• [EXTRACT]
In this post, we use blocking to obtain sqrt(8E), inv(10E), div(10E), and exp(14E), which improves the constants compared with previous methods.

This post can be viewed as a translation of Faster algorithms for the square root and reciprocal of power series and Faster exponentials of power series. The original papers also contain inv(8.66E) and exp(13E) algorithms, but they are too complicated, so I did not try them.

This is my first time writing such an article, and many parts are probably not standardized. Comments are welcome.

Blocking principle

For two polynomials $f, g$ of length $mr$, we split $f$ into $r$ blocks, denoted as

$f_{[0]}, f_{[1]}, \cdots, f_{[r-1]}$

Similarly for $g$. To simplify notation, write $X = x^m$.

Their product has some extra terms. Take $r=2$ as an example:

$$fg = f_{[0]} \ast g_{[0]} + (f_{[0]} \ast g_{[1]} + f_{[1]} \ast g_{[0]}) X + f_{[1]} \ast g_{[1]} X^2$$

Notice that

$$(fg)_{[1]} \neq \left(f_{[0]} \ast g_{[1]} + f_{[1]} \ast g_{[0]}\right) \bmod X$$

because $f_{[0]} \ast g_{[0]}$ has $2m$ terms and can be folded back through cyclic convolution. Written in full, this is

$$(fg)_{[1]} = \left(f_{[0]} \ast g_{[1]} + f_{[1]} \ast g_{[0]} + f_{[0]} \ast g_{[0]} \ast X\right) \bmod (X^2 - 1) \bmod X$$

In general, for the $k$-th block of $fg$, we have

$$(f g)_{[k]} = \left(\sum_{i=0}^{k} f_{[i]} \ast g_{[k-i]} + \sum_{i=0}^{k-1} f_{[i]} \ast g_{[k-1-i]} \ast X\right) \bmod (X^2 - 1) \bmod X$$

So the corresponding computation is

$$\mathcal{F}_{2m}^{-1}\left(\sum_{i=0}^{k} \mathcal{F}_{2m}(f_{[i]}) \cdot \mathcal{F}_{2m}(g_{[k-i]}) + \sum_{i=0}^{k-1} \mathcal{F}_{2m}(f_{[i]}) \cdot \mathcal{F}_{2m}(g_{[k-1-i]}) \cdot \mathcal{F}_{2m}(X)\right)$$

And $\mathcal{F}_{2m}(X) = (-1)^j$, so it does not need to be computed. That is, when the DFT of each block has already been computed, we only need one IDFT to compute the $k$-th block.

Square root $g^2 = f$

This is actually very similar to semi-online convolution, except that relax eventually updates one point, while here an entire block is iterated.

• [GIVEN DATA]

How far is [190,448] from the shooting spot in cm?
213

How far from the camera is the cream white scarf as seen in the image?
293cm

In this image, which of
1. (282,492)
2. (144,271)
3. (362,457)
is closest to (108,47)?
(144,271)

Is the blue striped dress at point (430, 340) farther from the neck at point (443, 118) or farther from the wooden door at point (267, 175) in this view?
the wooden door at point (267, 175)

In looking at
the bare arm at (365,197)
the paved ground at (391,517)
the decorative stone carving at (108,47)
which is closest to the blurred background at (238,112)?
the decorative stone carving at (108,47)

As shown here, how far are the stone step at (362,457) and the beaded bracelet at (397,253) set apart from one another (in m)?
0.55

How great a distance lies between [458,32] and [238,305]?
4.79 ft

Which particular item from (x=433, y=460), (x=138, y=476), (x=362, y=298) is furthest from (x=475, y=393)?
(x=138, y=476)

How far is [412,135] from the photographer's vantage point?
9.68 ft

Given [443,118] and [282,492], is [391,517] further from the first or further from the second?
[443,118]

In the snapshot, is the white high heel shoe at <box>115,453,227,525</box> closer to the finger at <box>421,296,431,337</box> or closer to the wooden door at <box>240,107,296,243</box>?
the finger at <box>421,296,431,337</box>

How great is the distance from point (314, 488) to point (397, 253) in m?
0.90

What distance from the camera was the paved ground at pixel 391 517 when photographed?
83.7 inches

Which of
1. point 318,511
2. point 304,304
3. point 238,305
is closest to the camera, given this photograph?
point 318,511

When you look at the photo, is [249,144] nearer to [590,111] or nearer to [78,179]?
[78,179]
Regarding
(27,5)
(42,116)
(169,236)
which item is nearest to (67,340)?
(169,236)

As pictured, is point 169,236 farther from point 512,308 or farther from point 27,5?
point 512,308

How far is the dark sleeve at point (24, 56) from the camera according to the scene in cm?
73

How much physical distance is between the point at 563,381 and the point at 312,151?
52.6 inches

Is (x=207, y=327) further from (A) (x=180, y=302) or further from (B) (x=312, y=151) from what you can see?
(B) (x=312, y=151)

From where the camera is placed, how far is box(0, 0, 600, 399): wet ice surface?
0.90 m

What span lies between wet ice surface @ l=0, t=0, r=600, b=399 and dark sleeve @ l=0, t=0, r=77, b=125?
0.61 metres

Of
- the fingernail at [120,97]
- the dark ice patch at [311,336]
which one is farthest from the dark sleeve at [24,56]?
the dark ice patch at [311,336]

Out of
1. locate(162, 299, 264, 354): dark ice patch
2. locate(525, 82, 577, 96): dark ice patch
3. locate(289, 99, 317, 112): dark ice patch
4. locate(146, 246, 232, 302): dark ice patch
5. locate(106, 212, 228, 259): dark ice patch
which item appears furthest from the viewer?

• [EXERCISE DIRECTIONS] Which two algorithms from the original papers does the extract on power series algorithms say the author did not try? The records have nothing to do with the extract on power series algorithms.

• [RESPONSE TO THIS TASK] inv(8.66E) and exp(13E)